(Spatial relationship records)
= = = = =

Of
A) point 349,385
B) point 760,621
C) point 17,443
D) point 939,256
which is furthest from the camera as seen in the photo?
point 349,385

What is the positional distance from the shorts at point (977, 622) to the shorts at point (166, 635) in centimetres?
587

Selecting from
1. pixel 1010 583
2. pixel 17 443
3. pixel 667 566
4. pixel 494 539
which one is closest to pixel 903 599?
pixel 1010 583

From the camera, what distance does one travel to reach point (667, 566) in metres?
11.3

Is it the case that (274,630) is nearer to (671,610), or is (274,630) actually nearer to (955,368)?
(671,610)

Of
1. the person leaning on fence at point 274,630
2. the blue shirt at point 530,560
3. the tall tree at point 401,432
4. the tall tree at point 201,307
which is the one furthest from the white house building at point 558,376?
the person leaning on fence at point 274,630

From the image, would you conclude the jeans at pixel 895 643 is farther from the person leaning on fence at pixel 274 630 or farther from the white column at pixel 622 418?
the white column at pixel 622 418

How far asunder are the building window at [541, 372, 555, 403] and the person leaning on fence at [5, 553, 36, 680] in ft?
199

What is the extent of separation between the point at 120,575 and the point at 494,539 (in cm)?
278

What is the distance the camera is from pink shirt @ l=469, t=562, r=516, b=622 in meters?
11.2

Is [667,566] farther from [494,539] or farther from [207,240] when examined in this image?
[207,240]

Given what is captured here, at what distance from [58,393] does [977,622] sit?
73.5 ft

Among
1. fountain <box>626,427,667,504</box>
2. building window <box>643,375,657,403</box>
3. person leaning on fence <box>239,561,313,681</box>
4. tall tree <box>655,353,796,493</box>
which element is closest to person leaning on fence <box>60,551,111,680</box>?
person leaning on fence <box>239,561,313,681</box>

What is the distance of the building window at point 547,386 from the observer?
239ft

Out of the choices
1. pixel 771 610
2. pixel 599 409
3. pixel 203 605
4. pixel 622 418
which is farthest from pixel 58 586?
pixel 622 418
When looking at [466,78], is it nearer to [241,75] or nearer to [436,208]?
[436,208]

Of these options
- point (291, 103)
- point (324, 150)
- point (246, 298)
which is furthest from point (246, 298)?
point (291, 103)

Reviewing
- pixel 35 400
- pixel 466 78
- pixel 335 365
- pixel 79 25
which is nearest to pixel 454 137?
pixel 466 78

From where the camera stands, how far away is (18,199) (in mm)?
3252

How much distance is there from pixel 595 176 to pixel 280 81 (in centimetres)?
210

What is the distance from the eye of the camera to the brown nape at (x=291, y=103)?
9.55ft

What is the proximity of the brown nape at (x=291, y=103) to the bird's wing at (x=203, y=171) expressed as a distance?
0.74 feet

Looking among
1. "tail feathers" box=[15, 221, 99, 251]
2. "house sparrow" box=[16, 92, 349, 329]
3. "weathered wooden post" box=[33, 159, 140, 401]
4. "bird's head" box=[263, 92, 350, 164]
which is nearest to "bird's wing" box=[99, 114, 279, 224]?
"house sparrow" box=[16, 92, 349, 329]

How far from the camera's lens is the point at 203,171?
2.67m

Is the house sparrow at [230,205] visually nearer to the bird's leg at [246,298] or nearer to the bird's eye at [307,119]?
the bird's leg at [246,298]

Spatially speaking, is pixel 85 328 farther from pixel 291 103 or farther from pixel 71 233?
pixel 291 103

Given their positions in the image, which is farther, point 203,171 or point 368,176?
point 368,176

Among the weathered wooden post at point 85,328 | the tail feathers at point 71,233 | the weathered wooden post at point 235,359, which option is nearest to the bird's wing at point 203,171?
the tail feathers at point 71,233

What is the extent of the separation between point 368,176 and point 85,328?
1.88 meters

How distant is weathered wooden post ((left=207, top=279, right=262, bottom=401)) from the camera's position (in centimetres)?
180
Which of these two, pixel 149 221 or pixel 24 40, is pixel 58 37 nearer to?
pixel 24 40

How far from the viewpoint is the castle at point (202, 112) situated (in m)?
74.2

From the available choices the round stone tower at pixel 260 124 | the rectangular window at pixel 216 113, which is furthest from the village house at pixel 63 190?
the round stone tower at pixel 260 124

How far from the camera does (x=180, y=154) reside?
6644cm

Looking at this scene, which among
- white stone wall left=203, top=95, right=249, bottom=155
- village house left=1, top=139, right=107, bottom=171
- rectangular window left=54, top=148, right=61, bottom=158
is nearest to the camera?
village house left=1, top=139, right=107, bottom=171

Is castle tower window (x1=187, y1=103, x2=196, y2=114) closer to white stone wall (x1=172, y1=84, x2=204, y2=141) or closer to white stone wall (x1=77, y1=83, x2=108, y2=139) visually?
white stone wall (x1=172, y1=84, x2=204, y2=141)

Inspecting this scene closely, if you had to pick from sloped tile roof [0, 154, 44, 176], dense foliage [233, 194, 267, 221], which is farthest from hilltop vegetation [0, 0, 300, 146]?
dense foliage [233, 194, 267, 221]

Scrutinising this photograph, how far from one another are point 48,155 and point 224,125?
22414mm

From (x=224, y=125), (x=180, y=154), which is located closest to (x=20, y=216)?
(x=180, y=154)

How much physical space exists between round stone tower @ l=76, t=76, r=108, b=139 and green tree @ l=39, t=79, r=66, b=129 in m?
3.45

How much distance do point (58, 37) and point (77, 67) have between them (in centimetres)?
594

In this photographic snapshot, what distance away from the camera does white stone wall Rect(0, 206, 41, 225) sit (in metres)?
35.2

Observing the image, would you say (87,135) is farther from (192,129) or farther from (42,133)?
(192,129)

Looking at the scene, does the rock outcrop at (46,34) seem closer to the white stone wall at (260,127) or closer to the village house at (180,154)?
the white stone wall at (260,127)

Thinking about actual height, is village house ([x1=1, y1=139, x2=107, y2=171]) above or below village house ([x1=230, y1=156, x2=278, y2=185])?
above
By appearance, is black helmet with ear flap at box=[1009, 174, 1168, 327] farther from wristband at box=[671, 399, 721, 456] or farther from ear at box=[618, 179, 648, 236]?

= = = = =

== Task instructions ==
Return exactly the lines of the data, and only those, from the line with "Scrutinising this photograph, how" through the last line, inclusive.

== Result for this task ==
Scrutinising this photograph, how far from one another are point 48,155 and point 224,125?
22414mm

From (x=224, y=125), (x=180, y=154), which is located closest to (x=20, y=216)?
(x=180, y=154)

How much physical space exists between round stone tower @ l=76, t=76, r=108, b=139 and green tree @ l=39, t=79, r=66, b=129 in m?
3.45

How much distance do point (58, 37) and point (77, 67) have between them (in centimetres)?
594

In this photographic snapshot, what distance away from the camera does white stone wall Rect(0, 206, 41, 225) sit (in metres)?
35.2

Observing the image, would you say (87,135) is farther from (192,129) or farther from (42,133)?
(192,129)

Looking at the scene, does the rock outcrop at (46,34) seem closer to the white stone wall at (260,127) or closer to the village house at (180,154)?
the white stone wall at (260,127)

Thinking about actual height, is village house ([x1=1, y1=139, x2=107, y2=171]) above or below village house ([x1=230, y1=156, x2=278, y2=185])?
above
By appearance, is black helmet with ear flap at box=[1009, 174, 1168, 327] farther from wristband at box=[671, 399, 721, 456] or farther from ear at box=[618, 179, 648, 236]?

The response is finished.